Piecewise Dynamic Mode Decomposition of Fluid Flow Simulations

The computational simulation of fluid flows over structures still is a major research area in fluid mechanics. Because of the multiscale nature of many of the application models and consequent large amount of data, these simulations are computationally expensive, but can benefit from modern Reduced Order Models and data-driven methods. In this work, Dynamic Mode Decomposition (DMD) and its recent variation, Piecewise DMD (pDMD), are presented and compared in terms of dynamic modes extracted from the data, accuracy in reconstructing an approximation for the original dataset as a reduced order model and, most importantly, computational cost.

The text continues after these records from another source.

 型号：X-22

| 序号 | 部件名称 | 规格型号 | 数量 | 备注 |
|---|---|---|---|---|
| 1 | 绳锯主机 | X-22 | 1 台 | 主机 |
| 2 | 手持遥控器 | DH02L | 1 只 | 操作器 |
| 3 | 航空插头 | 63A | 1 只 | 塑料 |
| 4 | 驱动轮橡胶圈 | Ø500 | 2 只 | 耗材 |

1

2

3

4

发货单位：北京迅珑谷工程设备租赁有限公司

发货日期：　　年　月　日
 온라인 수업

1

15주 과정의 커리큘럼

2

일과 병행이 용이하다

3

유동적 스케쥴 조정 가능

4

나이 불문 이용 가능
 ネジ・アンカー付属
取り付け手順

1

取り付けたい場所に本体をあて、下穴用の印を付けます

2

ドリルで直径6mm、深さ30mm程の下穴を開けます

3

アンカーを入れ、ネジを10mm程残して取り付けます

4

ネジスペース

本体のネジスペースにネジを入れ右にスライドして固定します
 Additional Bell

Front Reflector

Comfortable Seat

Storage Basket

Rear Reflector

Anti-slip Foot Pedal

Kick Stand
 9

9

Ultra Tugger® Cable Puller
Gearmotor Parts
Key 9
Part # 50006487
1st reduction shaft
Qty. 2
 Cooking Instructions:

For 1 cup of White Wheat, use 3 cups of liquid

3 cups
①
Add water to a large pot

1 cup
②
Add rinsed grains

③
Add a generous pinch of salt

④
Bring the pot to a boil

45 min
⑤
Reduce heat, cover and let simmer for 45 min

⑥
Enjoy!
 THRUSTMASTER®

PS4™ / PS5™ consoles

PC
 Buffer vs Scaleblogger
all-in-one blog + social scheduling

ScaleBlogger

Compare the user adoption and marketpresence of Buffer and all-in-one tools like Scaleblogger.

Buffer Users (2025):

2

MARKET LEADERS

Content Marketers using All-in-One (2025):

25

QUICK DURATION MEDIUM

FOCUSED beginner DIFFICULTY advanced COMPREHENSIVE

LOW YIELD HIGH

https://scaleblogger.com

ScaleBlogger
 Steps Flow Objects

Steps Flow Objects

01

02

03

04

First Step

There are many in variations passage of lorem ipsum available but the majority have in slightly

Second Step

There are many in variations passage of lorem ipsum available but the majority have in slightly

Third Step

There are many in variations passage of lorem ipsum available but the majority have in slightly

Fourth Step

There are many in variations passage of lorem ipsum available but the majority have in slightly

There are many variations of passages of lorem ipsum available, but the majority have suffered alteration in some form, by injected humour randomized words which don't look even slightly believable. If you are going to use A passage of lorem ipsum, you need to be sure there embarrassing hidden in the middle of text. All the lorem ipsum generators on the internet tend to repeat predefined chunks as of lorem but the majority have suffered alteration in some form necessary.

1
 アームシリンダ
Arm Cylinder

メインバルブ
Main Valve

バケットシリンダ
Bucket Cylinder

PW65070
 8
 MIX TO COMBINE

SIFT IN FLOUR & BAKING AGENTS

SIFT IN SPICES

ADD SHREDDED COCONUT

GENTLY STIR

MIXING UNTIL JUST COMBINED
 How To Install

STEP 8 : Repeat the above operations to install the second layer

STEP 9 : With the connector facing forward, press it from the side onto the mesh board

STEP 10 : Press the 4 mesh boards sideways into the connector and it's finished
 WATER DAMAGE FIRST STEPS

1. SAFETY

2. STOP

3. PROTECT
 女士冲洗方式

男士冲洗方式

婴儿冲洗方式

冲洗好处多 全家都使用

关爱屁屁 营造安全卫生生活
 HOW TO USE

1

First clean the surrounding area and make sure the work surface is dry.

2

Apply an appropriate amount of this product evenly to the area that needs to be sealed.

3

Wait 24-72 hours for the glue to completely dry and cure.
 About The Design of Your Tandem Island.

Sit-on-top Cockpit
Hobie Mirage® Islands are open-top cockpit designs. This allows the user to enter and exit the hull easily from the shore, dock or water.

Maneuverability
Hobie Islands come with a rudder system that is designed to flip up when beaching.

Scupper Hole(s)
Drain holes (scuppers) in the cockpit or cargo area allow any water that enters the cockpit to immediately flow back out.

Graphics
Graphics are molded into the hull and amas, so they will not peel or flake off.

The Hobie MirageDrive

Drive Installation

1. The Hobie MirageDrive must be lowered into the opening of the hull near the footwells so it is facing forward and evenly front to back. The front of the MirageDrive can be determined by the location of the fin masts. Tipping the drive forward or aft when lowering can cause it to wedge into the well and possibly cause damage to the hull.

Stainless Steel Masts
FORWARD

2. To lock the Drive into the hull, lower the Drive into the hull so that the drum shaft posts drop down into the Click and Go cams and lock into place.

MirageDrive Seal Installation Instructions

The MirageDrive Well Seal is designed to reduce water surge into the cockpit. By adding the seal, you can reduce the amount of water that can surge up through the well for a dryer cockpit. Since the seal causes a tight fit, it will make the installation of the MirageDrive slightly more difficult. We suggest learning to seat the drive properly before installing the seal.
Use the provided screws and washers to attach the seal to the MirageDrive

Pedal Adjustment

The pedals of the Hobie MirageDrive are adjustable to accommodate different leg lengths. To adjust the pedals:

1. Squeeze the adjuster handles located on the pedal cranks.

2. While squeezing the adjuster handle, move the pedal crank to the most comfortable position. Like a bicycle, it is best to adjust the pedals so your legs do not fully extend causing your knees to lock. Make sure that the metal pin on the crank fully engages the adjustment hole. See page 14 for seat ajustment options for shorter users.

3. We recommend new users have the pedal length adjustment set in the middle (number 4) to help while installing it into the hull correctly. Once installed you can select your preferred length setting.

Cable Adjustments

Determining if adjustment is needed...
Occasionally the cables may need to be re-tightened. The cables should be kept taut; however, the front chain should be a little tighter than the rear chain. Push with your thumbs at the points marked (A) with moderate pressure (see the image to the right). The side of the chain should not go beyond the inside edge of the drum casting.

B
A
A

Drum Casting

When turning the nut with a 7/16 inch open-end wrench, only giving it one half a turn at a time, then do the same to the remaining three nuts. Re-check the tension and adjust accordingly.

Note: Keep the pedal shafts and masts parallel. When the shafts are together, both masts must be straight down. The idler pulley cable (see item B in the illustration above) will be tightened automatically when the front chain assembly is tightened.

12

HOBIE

The pDMD method is shown to be a variation of the traditional DMD that aims to improve and overcome some of the caveats of the standard version. This variation consists in decomposing the entire data into smaller datasets and applying a linear mapping independently on each one of these subsets instead of calculating a global linear fitting. Basically, it is an application of multiple DMD on small subsets instead one DMD over the whole data. Piecewise DMD is a simple and elegant idea that is based on the "divide and conquer" approach well known in the numerical analysis literature. Even though pDMD is new and should be carefully and extensively tested, it can be considered as a promising improvement over the standard DMD. The preliminary results presented in this work show how DMD can capture the dynamics and accurately reconstruct the simulation data and how pDMD can provide more accurate results when traditional DMD reaches its limitations, capture the specific dynamics of different stages of transient flows, and reduce the computational cost by 90% for a two-dimensional flow over a cylinder when compared to standard DMD. Future applications of Reduced Order Models using both DMD and pDMD include future state predictions, computationally cheap parametric simulations, and qualitative dynamic analysis of fluid flows.